→ **Obiettivo**: Puoi trascrivere parola per parola le righe che partono da quella con "How far is the" e proseguono fino a quella con "0.72 metres", comprese entrambe?

→ **Materiale dell'esercizio**:
----------

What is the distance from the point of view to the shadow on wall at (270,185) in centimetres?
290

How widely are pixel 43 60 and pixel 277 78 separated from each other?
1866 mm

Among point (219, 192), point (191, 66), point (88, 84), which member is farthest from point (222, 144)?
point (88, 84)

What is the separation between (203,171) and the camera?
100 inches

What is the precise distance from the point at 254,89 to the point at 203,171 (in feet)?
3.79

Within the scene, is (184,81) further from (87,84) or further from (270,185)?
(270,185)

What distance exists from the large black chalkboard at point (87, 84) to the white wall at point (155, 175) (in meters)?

----------

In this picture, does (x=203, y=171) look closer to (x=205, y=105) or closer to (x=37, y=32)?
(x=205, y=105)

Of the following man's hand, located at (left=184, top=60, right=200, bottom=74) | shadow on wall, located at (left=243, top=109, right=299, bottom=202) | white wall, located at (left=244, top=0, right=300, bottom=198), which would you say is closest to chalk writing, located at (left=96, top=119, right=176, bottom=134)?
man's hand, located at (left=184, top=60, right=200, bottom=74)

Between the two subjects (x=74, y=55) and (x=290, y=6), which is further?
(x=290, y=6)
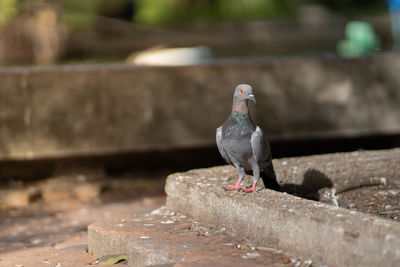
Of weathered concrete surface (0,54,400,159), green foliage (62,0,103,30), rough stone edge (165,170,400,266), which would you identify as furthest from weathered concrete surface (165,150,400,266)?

----------

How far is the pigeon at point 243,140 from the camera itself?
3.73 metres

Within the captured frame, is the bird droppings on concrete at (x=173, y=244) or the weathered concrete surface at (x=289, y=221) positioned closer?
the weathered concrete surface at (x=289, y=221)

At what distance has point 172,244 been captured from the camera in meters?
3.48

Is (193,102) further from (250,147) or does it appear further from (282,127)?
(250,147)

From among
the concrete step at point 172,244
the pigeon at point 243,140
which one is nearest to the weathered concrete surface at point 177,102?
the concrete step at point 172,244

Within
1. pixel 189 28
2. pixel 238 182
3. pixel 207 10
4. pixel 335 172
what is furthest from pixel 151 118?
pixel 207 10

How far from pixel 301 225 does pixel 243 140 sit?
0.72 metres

----------

→ **Soluzione dell'esercizio**:
How far is the pigeon at point 243,140 from the camera itself?
3.73 metres

Within the captured frame, is the bird droppings on concrete at (x=173, y=244) or the weathered concrete surface at (x=289, y=221) positioned closer?
the weathered concrete surface at (x=289, y=221)

At what distance has point 172,244 been captured from the camera in meters?
3.48

Is (193,102) further from (250,147) or does it appear further from (282,127)?
(250,147)

From among
the concrete step at point 172,244
the pigeon at point 243,140
which one is nearest to the weathered concrete surface at point 177,102?
the concrete step at point 172,244

Within
1. pixel 189 28
2. pixel 238 182
3. pixel 207 10
4. pixel 335 172
what is furthest from pixel 151 118?
pixel 207 10

How far from pixel 301 225 does pixel 243 140 sit?
0.72 metres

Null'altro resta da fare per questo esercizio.